To the point of letting us watch a sound film in the original language with Italian subtitles? It could have been done and Studio Edison accomplished the feat («Sergej Ejzenstein, The Potëmkin battleship», 2 DVDs, Meisel version and Studio Edison version, Ed. Cineteca di Bologna). Hired two Russian actors, captured their voices on texts taken from the original Russian captions, multiplied the computer voices for the choral scenes. Here is a real “new” Potemkin.

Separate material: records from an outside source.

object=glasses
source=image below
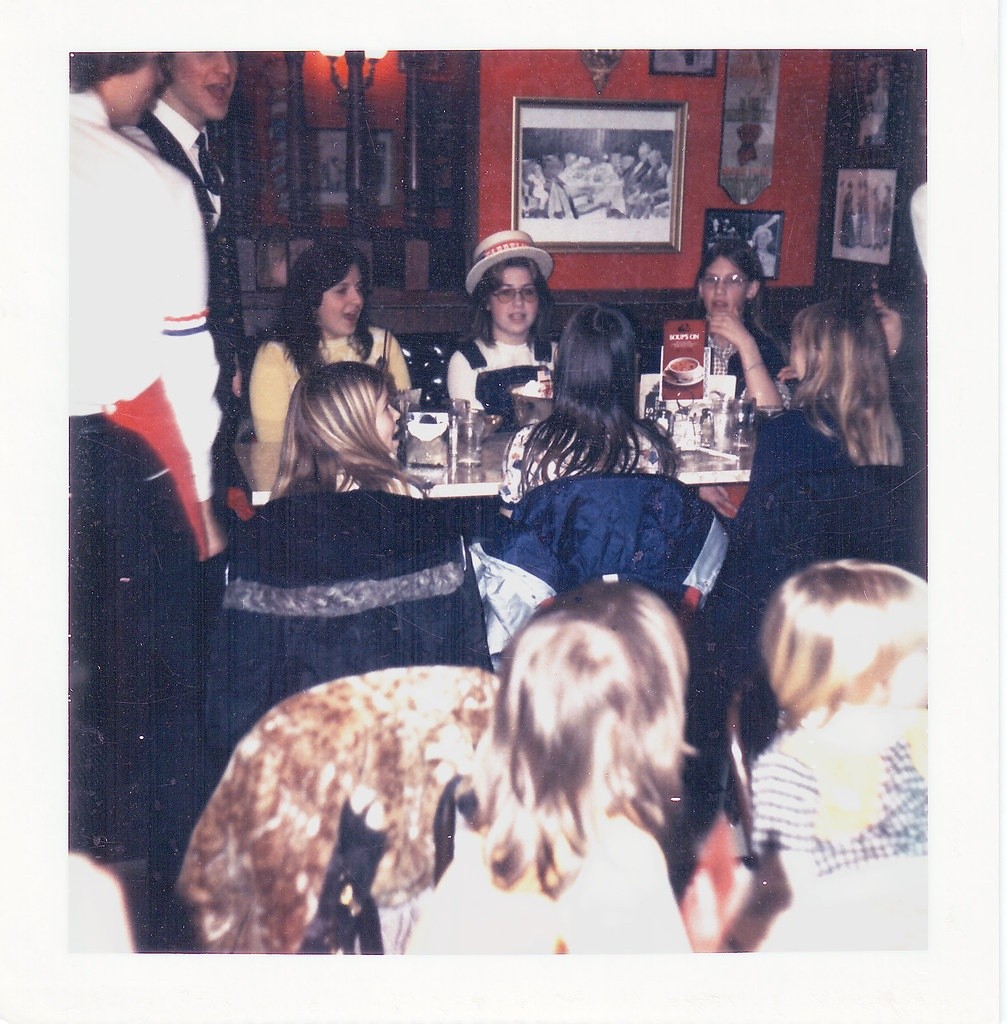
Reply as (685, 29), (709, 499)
(700, 273), (750, 288)
(488, 283), (543, 303)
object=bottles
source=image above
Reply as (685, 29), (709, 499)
(699, 409), (715, 447)
(655, 410), (673, 437)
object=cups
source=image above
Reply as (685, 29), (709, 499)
(453, 408), (486, 469)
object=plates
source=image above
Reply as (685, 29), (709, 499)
(662, 365), (704, 386)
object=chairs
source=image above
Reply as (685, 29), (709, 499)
(179, 465), (928, 949)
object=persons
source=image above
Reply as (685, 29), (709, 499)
(270, 361), (431, 501)
(521, 141), (671, 221)
(69, 51), (251, 954)
(446, 230), (562, 430)
(719, 218), (736, 236)
(750, 225), (775, 277)
(251, 242), (413, 444)
(375, 581), (754, 955)
(497, 305), (680, 518)
(744, 561), (928, 956)
(686, 240), (797, 412)
(696, 280), (929, 526)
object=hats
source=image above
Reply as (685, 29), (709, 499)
(465, 231), (555, 297)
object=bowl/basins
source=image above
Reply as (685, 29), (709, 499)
(507, 383), (554, 428)
(668, 357), (700, 382)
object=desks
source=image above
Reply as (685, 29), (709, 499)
(226, 424), (759, 560)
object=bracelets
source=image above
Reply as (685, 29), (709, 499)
(740, 361), (766, 372)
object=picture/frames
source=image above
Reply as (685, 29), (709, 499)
(701, 208), (785, 280)
(510, 96), (689, 254)
(277, 127), (398, 211)
(830, 164), (901, 268)
(408, 81), (475, 207)
(648, 49), (718, 76)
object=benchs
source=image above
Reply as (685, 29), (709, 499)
(234, 320), (784, 412)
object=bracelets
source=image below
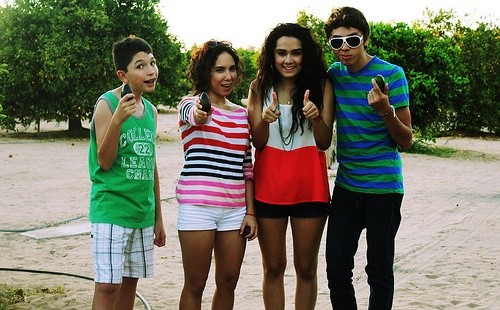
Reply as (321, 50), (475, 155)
(379, 106), (393, 116)
(246, 213), (257, 216)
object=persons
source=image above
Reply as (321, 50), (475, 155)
(246, 22), (336, 310)
(88, 36), (165, 310)
(324, 6), (413, 310)
(175, 39), (259, 310)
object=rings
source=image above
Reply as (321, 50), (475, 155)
(272, 108), (276, 113)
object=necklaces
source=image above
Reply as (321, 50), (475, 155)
(274, 83), (295, 153)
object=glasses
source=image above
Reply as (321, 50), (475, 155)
(208, 41), (232, 50)
(329, 34), (364, 51)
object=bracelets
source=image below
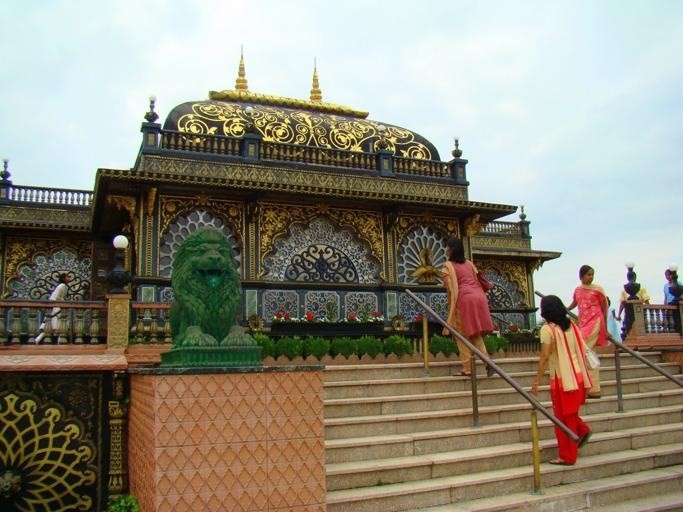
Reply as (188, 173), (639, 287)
(533, 382), (539, 385)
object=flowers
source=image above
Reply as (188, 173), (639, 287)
(414, 310), (446, 321)
(271, 311), (384, 323)
(493, 323), (520, 334)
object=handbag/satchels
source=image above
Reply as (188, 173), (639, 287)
(574, 328), (606, 373)
(470, 263), (495, 290)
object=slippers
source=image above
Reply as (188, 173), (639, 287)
(486, 366), (495, 377)
(585, 392), (601, 400)
(453, 370), (472, 377)
(548, 457), (575, 466)
(578, 428), (593, 449)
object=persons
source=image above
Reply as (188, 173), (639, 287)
(441, 236), (497, 377)
(565, 264), (612, 400)
(33, 272), (71, 346)
(617, 271), (653, 341)
(661, 267), (683, 333)
(530, 294), (593, 466)
(605, 297), (622, 346)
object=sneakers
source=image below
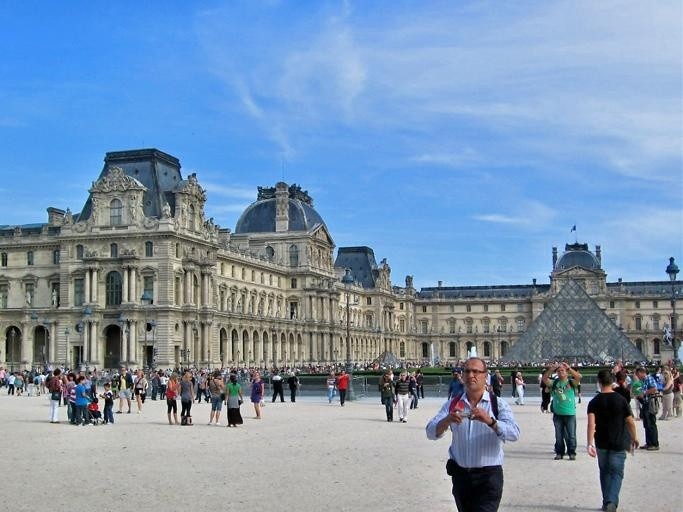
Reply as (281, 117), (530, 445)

The hideous sadistic commander of the ship is heard shouting his invectives and his orders to execute the sailors who refuse to eat the spoiled meat. Vakulinchuk, the sailor leading the mutiny, is heard cheering on his comrades. Vakulinchuk who ends up killed and, ashore, in front of the port of Odessa, is celebrated as the hero of the revolution. The steps of the firing squad (which will not fire) on the deck of the ship and of the tsarist guards

who making a massacre of crowds on the steps. Perhaps the purists will have to say. But Studio Edison’s taste is perfect and the charm of this vision is overwhelming. And the music? The electro-acoustics that exist beyond the sound effects, which are very musical, of the actions performed in the film? Top notch. Drums, electric guitar, double bass, balafon, metal plates and digital treatments of recorded sounds. Splendid free percussive sequences, some glitchy reminiscences and an incredible inventiveness in the frenetic “jagged continuum” of the scenes where the battle against the tsarist fleet is prepared on the self-managed Potemkin. (But the sailors of the fleet, who have risen in turn, will let the brothers of the revolt pass).